Gewurtztraminer 2013, $14.99
Aromatic with honeysuckle, rose petal and tropical fruit notes, which follows through to the palate, it retains freshness thanks to bright acid. Nice weight and just slightly off dry.
“Oldfield Series” Merlot 2011, $26.49
Smoke, rich red fruit and dark earth make for an alluring nose. Full bodied on the palate with fine-firm tannin and flavours of rich, ripe cherries, some baking spice and warm, toasty notes. Smooth and supple. Very nice.
Pearsuasion, $18.95
Similkameen is the heart of the Canada’s organic farming – and everyone here will let you know that. Forbidden Fruit Winery makes wine from 100% organic fruits grown on the 142 acre farm. Pearsuasion, is an off-dry table white made mostly from Asian pear with a bit of Euro pear blended in. Highly aromatic with floral and spice aromas, and a rich, creamy mouthfeel with flavours of white pepper, rose petal, lychee and, of course, pear, this is almost like a cross between a Muscat and Gewurtztraminer. Would be nice with spicy curries or coconut-milk based sauces.
Caught Apricot Mistelle, $26.95
Mistelle is the Quebecois term for fortified liqueur. Forbidden Fruit fortified its apricot wine with an odourless, colourless, neutral grain alcohol. Waxy on the palate with flavours of marmalade, peaches and apricot, a nice seam of acidity offers freshness and tang to this sweet, rich wine.
Cherry 2013, $18.90
While the nose has a distinct amaretto aroma, the palate is not unlike Pinot Noir with flavours of red berry, earth, almond and a subtle spiciness. Soft and round with fine tannin.
Fameuse Sparkling Wine 2013, $25.90
A lively and fresh bubbly made from the 100-year-old Fameuse apple tree on Rustic Roots’ property, with a bit of Santa Rosa plum wine blended in. A nose of apple jelly, dried strawberries and subtle chalk, the palate offers a good balance between red fruit flavours and earthy notes, with a pleasing, bitter-nut finish.
“Growers Series” Pinot Blanc 2014,$19.90
Fresh and bright this is a fantastic summer sipper with a nose of mineral, orchard fruit, and some citrus. The palate is clean and fresh with a surprisingly oily texture, and flavours of pear and apple.
Celestial 2012, $26.90
A Merlot-dominated blend of all five Bordeaux red varietals, this is rich and juicy with aromas of cassis and violet florals that carry through to the palate with the addition of black licorice and spicy notes. Great depth and character – a joy to drink.
Signature 2012, $44.90
A Bordeaux blend made of mostly Cabernet Sauvignon and Merlot with tiny amounts of Cabernet Franc and Petit Verdot, this is an impressive and luxurious red wine. Alluring aromas of black fruit, spice and earth, this is still quite young, with firm tannin that promise to soften over the next few years. Rich and powerful with notes of cassis, tobacco, dried herbs and earth, there’s a pleasing heat on the finish.

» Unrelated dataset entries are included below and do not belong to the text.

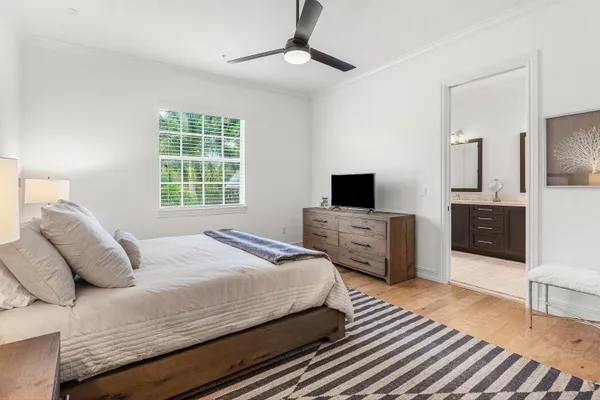 $1,770,000 | 343 East Cannery Row Circle, Delray Beach, FL 33444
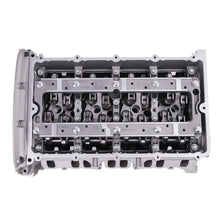 Load image into Gallery viewer, Cylinder head with Common Rail suitable for Ford Transit 2.2 TDCi 2006-2014 1433147 Aluminium
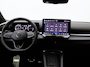 Volkswagen T-Roc 1.5 eTsi R-Line First Edition 150PK DSG Pano-Schuifdak, Trekhaak, Black Style, 20" LM Velgen, Keyless, Side Asisst, Matrix LED-Verlichting, Achteruitrijcamera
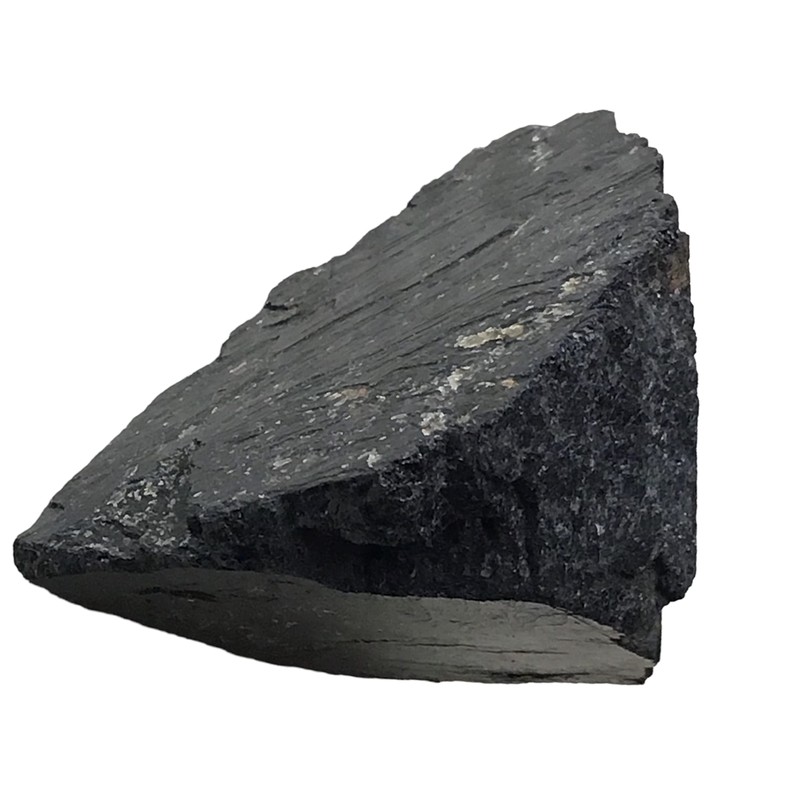 Steinfixx Black Tourmaline I Gemstone I Healing Stone I Protection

Sparkling Rosé Brut Natural, Oliver, $23.90
Made from 100% Gamay from organic grapes sourced in Oliver, BC, this delicate, pink sparkler shows a fine, soft mousse, bright acid, and gentle flavours of rose petal and red berry fruit.
Sparkling Blanc de Blanc 2013, $23.90
Poised yet energetic, aromas of shortbread, citrus and wild flowers show through on the nose, while the palate is bright and tart, with vibrant bubbles and flavours of pie dough and citrus with a long finish.
Skaha Unoaked Chardonnay 2013, $19.95
Bright and crisp on the nose with mineral and white pear. Fresh and clean on the palate with flavours of tree fruit and floral notes mixing with mineral and even a touch of anise or raw fennel.
Gamay Noir, 2013
Medium bodied and easy going, this is a great picnic wine. Red cherry and black pepper flavours with smooth tannins and silky texture.
Viognier Rousanne Marsanne 2013, $27
Looking to the Rhone for inspiration, this is classically styled with perfumed aromatics and a round, oily palate. Flavours of peach and stone fruit, white florals and a touch of beeswax.